So in a nutshell, I just don't see them investing time and resources on their software and packages. I had stopped using Power Investor software in about few weeks after I subscribed to their service. Yahoo Finance and Google Finance and few other web tools out there are much better for me. Power Investor may have been great like many years ago, but today is not to be at par. And it doesn't even have all the stocks that I want to look for. For example, I was doing research on CME, BOT and ICE -- I did not find them in the software.

Help desk service is pretty much nonexistent also. I have triedcalling them up -- it took me few days to get hold of someone. But they did respond, so I am not that picky, but what irked me is that I had to give my credit card info on the phone to some stranger for subscription (This was in 2006). I will never subscribe to anything, if I can't do over the web securely.

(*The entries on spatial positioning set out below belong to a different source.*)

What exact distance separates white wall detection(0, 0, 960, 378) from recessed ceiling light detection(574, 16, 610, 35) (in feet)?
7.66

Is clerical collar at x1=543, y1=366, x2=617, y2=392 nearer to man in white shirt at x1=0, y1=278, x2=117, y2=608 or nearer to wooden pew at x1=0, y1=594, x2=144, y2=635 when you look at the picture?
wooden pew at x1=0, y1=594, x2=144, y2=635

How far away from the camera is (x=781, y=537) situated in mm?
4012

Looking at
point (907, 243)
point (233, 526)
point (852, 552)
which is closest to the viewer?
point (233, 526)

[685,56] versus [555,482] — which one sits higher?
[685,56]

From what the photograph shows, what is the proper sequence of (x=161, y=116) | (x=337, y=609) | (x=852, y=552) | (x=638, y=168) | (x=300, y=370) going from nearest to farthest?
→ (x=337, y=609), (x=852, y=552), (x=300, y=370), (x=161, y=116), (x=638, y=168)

And ironically, they now have an option to buy their products, but I believe the page was created recently and once in Power Investors website -- the order page will take one to https://shop.powerinvestor.com/ and if you notice the page is missing an icon or a pic on the top left. On Internet Explorer it just shows a box with a X on it. I will always be hesitant to order something of a broken website (it seems minor breakage) where I might have to enter my credit card details.

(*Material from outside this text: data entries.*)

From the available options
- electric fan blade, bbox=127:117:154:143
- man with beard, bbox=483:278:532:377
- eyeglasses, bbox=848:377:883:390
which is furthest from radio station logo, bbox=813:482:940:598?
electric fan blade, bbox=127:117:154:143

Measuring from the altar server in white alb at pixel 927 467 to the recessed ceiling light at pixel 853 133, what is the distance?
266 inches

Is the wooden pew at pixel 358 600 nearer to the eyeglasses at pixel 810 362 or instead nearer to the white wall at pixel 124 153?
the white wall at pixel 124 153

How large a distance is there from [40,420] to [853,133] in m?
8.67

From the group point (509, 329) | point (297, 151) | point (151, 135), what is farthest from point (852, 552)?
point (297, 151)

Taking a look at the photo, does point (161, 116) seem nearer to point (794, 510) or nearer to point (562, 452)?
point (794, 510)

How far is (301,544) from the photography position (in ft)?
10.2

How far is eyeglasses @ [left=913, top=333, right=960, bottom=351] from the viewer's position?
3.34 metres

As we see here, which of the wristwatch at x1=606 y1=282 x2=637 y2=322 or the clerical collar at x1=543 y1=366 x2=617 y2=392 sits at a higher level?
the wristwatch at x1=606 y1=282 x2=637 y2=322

I am only a year old in the investing world. But so far, Power Investor has just failed to impress me.
Frank replied:
He claims our order site is unsecure and our downloads are not secure. He does not have a clue about the downloads. We do not give anyone cookies or other hidden files when they come to our web site like Yahoo and others, The downloads and web site are totally secure. We have provided over 30 million downloads over the past 17 years that have been totally secure.
That's the latest.

I'll let you be the judge on whether or not I did the right thing to pull my recommendation of Power Investor from the 2008 edition of my stock book.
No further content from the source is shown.